Small businesses often translate to small budgets. Working with less media buying power requires a high level of creativity. Consider these creative marketing ideas to help stretch your dollar and grow your brand presence.

  • Prioritize. You can not do it all. Pick 3-5 marketing action items and focus your dollars.
  • Find out why your current customers chose you. Then direct 60% of your budget to cultivate those areas further.
  • Retention, retention, retention. Retain customers, keep them engaged with permission-based news with relevant information, create referral driven opportunities/rewards.
  • Deliver above the bar service. Word travels. Two kinds of people share their experiences. The first is a raving fan. The second is someone you just sorely disappointed. Work on being the first type.
  • Consider freelance/contracting out. You can concentrate your marketing efforts without co-mingling daily operational needs that can distract an internal person. Set the amount you are able to afford and create clear expectations.
  • Publish strong content consistently.
  • Invest in Facebook and Google ad campaigns. Set budget limits.
  • Implement tools to capture leads routinely. Generate a lead database. Talk to them monthly. Electronic blasts, mailings, reminders…Be careful. Keep is relevant and frequency reasonable.
  • Be a savvy social networker. Consider contests.
  • Implement retargeting and automation campaigns.
  • Know your audience. Focus groups, surveys, think tanks of volunteers.
  • Know where your customers are coming from geographically and who they are demographically. Narrow your dollars to your unique geodemographic target. Keep an eye on growth areas and choose one medium to track response in those.
  • Breathe new life into older content. Then recycle it.
  • Partner with like businesses.
  • Use low cost, high impact branding at local events. Balloons, water bottles with stickers, bags of candy with tags or labels, pinwheels with tags, flags with stickers, glow bracelets, Stickers on people. Whatever. Have fun with it. Get familiar with the Avery website and create any kind of label for anything. Tie tags on anything. Viola.
  • Guerrilla marketing. Post flyers in star bucks, library, and common places with people traffic and cork boards.

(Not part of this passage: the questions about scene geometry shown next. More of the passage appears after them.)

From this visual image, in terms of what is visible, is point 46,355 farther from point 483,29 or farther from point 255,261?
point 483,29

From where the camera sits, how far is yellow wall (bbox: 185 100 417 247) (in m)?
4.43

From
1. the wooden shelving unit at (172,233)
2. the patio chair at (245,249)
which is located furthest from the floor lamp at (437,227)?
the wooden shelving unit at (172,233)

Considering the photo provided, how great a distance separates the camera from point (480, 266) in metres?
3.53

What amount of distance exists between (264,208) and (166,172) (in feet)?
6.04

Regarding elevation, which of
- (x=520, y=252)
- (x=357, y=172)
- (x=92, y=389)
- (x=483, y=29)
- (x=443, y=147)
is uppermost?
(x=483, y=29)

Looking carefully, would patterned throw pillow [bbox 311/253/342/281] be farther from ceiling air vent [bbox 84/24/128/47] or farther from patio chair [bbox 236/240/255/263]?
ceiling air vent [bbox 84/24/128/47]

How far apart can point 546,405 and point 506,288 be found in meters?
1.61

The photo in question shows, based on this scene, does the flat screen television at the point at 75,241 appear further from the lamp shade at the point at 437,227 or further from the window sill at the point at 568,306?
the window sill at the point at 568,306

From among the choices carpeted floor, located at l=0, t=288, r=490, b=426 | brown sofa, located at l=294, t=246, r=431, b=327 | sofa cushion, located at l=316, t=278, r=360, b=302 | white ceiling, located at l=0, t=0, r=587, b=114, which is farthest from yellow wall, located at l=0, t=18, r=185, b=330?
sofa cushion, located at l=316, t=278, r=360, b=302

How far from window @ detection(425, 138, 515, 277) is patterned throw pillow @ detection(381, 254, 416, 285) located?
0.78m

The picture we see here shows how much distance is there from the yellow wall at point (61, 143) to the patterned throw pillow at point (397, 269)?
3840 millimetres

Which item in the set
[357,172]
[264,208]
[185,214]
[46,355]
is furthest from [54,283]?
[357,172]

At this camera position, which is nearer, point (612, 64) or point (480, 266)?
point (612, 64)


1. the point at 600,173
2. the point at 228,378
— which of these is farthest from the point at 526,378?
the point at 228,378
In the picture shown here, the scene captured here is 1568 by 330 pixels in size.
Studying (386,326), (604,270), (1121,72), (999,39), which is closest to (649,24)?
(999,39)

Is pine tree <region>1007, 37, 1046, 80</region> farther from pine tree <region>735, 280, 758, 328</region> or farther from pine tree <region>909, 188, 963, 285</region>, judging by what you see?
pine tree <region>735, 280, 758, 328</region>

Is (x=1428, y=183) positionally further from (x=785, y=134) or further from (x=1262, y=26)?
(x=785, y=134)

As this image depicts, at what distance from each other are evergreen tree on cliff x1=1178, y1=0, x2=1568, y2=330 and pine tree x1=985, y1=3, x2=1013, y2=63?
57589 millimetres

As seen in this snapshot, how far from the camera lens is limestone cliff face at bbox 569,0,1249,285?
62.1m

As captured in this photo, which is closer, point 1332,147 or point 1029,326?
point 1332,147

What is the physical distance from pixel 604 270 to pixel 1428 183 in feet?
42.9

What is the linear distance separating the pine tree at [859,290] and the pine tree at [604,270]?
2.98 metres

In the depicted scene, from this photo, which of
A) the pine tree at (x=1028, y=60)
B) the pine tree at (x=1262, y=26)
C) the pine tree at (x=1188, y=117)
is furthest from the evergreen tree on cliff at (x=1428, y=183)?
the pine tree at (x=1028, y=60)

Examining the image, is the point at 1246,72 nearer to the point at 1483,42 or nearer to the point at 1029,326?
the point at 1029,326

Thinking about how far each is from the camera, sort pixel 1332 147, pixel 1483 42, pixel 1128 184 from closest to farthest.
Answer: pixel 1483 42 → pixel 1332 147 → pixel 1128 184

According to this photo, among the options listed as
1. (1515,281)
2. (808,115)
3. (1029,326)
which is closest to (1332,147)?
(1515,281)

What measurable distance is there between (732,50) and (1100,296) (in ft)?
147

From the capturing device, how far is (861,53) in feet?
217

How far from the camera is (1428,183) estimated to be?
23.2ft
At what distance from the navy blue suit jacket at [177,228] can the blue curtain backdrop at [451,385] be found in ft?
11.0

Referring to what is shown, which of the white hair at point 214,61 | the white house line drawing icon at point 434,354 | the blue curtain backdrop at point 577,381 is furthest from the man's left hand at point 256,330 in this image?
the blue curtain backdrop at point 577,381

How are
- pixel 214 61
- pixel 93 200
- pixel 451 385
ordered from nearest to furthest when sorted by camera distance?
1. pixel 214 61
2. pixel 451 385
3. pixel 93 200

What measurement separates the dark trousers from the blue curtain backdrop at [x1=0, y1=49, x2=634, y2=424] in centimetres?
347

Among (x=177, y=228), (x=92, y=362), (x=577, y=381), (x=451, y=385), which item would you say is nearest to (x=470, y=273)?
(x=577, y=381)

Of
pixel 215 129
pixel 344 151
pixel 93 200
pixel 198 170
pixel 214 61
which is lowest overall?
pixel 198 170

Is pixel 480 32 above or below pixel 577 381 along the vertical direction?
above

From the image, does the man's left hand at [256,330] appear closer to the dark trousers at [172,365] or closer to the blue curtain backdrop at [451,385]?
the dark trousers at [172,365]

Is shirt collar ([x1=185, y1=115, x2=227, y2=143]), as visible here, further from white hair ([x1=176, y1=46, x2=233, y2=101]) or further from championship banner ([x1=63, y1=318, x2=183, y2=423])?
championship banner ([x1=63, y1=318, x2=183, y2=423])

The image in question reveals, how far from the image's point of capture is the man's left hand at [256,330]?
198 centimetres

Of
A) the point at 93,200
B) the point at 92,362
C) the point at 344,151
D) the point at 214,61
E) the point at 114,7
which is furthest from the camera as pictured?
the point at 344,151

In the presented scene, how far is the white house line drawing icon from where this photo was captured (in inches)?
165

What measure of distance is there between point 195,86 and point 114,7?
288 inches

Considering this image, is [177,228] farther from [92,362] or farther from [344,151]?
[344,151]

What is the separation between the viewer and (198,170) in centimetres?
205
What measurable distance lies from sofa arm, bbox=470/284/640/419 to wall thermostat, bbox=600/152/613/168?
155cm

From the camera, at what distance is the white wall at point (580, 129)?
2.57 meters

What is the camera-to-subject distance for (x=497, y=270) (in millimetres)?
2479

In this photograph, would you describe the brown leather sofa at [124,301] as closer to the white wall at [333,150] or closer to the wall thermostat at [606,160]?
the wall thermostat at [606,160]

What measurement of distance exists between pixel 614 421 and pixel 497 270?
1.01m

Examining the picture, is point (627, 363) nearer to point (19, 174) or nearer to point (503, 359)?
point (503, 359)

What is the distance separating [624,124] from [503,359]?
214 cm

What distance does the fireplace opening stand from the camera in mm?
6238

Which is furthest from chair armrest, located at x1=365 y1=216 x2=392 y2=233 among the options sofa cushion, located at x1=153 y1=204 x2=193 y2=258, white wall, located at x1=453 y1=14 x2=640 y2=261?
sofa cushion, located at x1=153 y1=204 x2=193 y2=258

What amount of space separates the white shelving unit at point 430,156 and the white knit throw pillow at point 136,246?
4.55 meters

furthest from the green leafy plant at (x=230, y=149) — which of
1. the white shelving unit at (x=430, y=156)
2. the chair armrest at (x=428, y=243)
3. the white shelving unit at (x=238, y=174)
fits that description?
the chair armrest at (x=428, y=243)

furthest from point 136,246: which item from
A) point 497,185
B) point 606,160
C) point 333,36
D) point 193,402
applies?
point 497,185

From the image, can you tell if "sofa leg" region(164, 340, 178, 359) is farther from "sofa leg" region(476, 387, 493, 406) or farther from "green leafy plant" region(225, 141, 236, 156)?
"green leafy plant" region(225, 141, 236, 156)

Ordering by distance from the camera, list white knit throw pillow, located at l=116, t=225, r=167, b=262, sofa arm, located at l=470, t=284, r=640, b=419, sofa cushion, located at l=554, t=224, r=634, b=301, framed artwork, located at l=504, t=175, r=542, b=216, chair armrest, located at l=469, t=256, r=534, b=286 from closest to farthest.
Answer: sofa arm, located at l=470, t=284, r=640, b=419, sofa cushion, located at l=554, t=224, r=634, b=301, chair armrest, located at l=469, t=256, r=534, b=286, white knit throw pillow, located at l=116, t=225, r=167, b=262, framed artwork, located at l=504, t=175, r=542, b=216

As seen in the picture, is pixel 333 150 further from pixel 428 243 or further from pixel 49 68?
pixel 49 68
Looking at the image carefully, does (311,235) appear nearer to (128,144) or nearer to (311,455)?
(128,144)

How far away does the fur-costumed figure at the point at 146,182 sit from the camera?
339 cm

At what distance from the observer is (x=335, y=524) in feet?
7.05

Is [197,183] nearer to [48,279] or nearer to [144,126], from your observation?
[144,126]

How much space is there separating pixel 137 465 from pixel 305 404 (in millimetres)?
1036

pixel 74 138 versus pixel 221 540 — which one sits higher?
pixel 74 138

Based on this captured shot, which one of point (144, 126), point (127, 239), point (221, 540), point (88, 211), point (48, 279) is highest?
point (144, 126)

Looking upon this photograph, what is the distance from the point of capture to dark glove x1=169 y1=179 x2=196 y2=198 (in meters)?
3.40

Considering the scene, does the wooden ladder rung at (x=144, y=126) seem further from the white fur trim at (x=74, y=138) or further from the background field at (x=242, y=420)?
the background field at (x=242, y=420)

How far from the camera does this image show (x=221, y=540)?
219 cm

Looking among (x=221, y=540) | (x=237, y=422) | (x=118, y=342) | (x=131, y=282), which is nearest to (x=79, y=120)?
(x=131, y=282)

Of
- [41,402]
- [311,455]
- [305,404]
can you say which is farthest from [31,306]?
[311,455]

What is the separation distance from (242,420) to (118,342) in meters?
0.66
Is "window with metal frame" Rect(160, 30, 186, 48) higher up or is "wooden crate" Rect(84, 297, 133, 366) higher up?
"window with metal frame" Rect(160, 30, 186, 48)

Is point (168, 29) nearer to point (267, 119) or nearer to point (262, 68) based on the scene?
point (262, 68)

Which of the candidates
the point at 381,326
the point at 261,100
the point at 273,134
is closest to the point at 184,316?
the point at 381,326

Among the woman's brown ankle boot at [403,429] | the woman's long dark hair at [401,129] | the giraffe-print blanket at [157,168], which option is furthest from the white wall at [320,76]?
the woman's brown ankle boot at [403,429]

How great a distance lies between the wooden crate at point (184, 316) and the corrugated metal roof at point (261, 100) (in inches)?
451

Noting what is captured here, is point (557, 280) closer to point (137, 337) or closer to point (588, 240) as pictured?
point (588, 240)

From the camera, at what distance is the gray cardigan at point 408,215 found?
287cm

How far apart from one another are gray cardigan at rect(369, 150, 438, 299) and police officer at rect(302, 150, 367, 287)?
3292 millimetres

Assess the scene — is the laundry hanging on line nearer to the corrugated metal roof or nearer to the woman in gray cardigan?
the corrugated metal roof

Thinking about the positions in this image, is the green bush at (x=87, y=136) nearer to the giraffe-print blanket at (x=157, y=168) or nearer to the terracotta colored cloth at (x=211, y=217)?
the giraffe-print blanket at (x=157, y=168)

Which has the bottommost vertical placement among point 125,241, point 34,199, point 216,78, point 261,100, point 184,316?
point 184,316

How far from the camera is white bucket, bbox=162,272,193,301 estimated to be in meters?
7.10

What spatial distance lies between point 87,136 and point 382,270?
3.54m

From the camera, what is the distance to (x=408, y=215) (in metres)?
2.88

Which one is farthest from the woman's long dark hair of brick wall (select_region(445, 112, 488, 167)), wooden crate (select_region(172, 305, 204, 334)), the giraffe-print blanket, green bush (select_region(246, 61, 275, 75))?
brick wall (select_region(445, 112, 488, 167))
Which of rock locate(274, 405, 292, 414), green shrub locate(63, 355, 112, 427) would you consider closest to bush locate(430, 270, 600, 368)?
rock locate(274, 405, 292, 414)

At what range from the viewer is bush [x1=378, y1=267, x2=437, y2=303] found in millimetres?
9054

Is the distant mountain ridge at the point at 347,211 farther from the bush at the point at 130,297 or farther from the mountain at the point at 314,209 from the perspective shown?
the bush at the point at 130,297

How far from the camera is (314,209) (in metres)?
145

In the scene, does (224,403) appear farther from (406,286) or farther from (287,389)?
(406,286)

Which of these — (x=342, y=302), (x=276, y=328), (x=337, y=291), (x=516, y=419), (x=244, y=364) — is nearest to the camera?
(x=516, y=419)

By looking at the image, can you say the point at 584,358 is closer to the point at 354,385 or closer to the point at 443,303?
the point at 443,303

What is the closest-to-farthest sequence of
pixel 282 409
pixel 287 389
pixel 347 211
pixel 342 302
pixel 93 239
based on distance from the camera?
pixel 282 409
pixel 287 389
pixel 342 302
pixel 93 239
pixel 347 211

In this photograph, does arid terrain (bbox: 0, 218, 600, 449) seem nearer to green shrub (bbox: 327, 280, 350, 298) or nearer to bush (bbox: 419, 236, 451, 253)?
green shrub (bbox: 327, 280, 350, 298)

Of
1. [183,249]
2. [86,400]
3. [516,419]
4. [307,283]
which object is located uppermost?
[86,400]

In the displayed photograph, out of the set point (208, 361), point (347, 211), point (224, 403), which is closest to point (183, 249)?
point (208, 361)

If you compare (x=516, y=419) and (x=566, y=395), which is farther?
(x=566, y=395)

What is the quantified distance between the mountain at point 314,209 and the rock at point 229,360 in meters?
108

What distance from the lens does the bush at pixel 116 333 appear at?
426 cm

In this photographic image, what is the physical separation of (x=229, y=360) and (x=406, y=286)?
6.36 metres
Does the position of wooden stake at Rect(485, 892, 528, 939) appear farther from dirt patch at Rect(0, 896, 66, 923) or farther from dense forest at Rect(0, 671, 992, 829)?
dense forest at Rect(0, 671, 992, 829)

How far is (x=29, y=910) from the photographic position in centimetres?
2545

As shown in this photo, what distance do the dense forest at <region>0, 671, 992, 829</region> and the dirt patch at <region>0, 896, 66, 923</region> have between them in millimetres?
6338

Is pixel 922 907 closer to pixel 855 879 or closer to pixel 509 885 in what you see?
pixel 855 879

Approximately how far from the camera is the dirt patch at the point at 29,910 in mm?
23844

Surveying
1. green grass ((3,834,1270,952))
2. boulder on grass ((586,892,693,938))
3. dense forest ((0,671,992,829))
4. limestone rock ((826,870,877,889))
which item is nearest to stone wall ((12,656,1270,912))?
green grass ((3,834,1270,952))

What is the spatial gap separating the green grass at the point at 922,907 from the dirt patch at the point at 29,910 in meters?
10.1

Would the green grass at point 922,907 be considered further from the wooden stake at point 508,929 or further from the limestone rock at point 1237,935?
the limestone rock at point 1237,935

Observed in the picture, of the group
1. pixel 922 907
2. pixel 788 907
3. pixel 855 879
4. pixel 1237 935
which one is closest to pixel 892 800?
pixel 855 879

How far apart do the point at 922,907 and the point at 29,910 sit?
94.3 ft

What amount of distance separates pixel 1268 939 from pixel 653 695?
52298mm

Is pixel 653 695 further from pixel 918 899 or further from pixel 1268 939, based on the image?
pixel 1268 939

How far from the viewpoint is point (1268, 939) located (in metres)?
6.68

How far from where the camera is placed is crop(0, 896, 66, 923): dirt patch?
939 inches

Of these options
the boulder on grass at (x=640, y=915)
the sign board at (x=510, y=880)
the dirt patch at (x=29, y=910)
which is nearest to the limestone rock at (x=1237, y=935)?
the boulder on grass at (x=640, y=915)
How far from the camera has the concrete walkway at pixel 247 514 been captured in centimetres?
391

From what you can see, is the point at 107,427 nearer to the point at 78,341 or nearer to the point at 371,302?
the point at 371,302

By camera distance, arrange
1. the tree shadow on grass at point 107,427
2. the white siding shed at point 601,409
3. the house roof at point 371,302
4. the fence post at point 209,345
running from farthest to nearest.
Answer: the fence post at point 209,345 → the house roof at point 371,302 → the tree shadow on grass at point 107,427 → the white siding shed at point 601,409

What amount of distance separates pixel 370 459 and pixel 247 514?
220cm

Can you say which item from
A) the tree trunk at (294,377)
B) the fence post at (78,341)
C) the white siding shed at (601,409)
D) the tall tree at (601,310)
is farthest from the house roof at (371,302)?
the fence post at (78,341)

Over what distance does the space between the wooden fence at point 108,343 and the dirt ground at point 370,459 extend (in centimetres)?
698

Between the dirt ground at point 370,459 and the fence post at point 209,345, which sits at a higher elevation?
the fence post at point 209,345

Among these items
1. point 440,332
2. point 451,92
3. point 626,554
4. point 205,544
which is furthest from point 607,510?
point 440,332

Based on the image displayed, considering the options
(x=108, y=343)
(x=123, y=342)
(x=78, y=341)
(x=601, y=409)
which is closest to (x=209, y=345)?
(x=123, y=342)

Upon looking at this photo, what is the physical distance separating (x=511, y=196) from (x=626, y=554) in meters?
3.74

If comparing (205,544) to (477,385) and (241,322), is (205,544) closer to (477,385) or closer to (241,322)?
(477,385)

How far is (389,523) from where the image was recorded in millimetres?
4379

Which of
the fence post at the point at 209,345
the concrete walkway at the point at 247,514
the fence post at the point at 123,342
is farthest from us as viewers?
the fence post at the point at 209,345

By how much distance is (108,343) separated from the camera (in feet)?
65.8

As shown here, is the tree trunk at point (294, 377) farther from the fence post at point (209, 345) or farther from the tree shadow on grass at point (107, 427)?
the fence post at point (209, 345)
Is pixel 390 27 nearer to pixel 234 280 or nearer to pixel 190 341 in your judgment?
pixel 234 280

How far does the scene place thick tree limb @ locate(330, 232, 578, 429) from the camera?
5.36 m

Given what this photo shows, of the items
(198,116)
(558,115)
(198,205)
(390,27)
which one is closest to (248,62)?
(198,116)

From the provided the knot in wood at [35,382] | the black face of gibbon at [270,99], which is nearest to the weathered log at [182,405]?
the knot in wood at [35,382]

A word of caution. All of these items take time. More time is often what is needed to make limited budget ideas really soar. Be realistic. Schedule time to work on key goals. Being strategic and focused is critical. Sometimes hiring experienced help, can also help.

Like anything, what you like to do will always be easier to implement consistently over time. In a small business, the long-distance run usually wins over the sprint. Play your strengths and invest in what interests you. If you are an extrovert, then focus on attending events and using free time to build relationships that build the business. If you are a numbers guru, hone your data and avidly watch it. Pounce on the upticks and opportunities you find. If you are a writer, then write and publish. You get it. Now get to it.